Nagios XI – Restarting A LINUX Service With NRPE Part-5

Introduction:

In this part, we are going to  monitor Linux service using Nagiosxi as monitoring tool.

Here are the Ip’s which we are going to use for demo purpose.

110.x.x.69——>Nagios Core Server(Nagiosxi)

110.x.x.67——>Centos as client (machine whose service is going to be monitored).

Configuration on Client Machine:

In this section we are going to doing configuration on centos(i.e on Linux as cilent machine.)

Now,configure 110.x.x.67.
[root@nagios-linux-test~]#yum install epel-release

install_epel-release

[root@nagios-linux-test~]#yum install nagios plugins

install_nagios plugins.png

Now, We need to stop the firewall on both machines(i.e on centos as client m/c and also on nagios server machine.)

To do this use the following command

[root@nagiosclient ~]# service iptables stop

firewall stop.png

Firewall is stopped now.

Now, We need to create the script,which gives us the current status of particular service(i.e Status is either “OK-Running” or “Critical-Not running”).

So,go to the following path to create script file.

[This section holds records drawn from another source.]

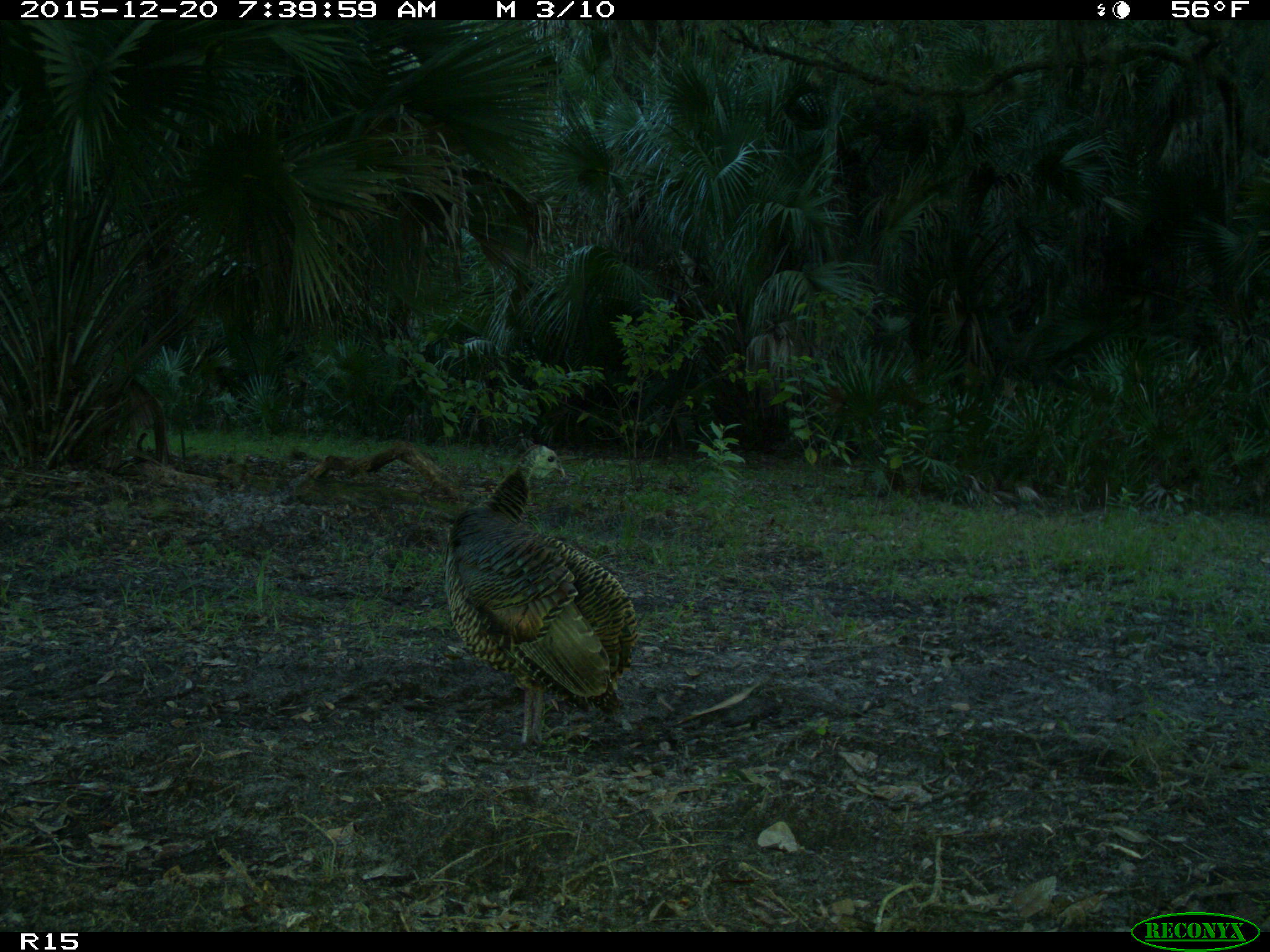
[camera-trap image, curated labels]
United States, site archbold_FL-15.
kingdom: Animalia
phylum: Chordata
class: Aves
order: Galliformes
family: Phasianidae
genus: Meleagris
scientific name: Meleagris gallopavo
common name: wild turkey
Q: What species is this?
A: Meleagris gallopavo (wild turkey).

[root@nagiosclient ~]# cd /usr/lib64/nagios/plugins/

or

[root@nagiosclient~]#cd /usr/local/nagios/libexec

[root@nagiosclient plugins]#vi check_httpd.sh

and paste following content.

***********************************************

#!/bin/sh
service httpd status | grep running

case $? in
0)
echo “OK httpd is Running”
exit 0
;;
1)
echo “Critical httpd not running”
exit 2
;;
*)
echo “UNKONWN – Failed to connect”
exit 3
;;
esac

************************************************

then press “esc” after that :wq (enter).

Now change the permissions of that “check_httpd.sh” file for that use following command-

[root@nagiosclient plugins]#chmod 777 check_httpd.sh( hit enter)

[root@nagiosclient plugins]#ls

when You type the ls command then color of “check_httpd.sh” file changes from white to green.

Configuring NRPE Command:

First we’ll create a command in the “/usr/local/nagios/etc/nrpe.cfg” file that will perform the restart command. Establish a terminal or SSH session to your Linux server as the root user and execute the following command:

[root@nagiosclient~]#vi /usr/local/nagios/etc/nrpe.cfg

                                            OR

[root@nagiosclient~]#vi /etc/nagios/nrpe.cfg

nrpe_cfg_file path.png

When using the vi editor, to make changes press i on the keyboard first to enter insert mode. Press Esc to exit insert mode.

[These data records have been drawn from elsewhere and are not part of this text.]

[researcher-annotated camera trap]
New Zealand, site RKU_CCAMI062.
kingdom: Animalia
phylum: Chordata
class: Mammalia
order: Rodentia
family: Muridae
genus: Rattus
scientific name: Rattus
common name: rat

Go to the end of the file by pressing Shift + G and add the following line:

command[service_restart]=sudo service $ARG1$ restart

add.png

When you have finished, save the changes in vi by typing:->”ESC :wq” and press Enter.

***********************************************************************

OPTIONAL:(Generally No Need to perform This Step upto  next Star Line):

The nagios user will also need to be granted permissions to execute the service command. Execute the following command as root to give NRPE permission to restart services:

echo “nagios ALL = NOPASSWD: `which service`” >> /etc/sudoers

It’s very important to use the back-tick key on your keyboard around the `which service` words above, this key is commonly located to the left of the 1 key.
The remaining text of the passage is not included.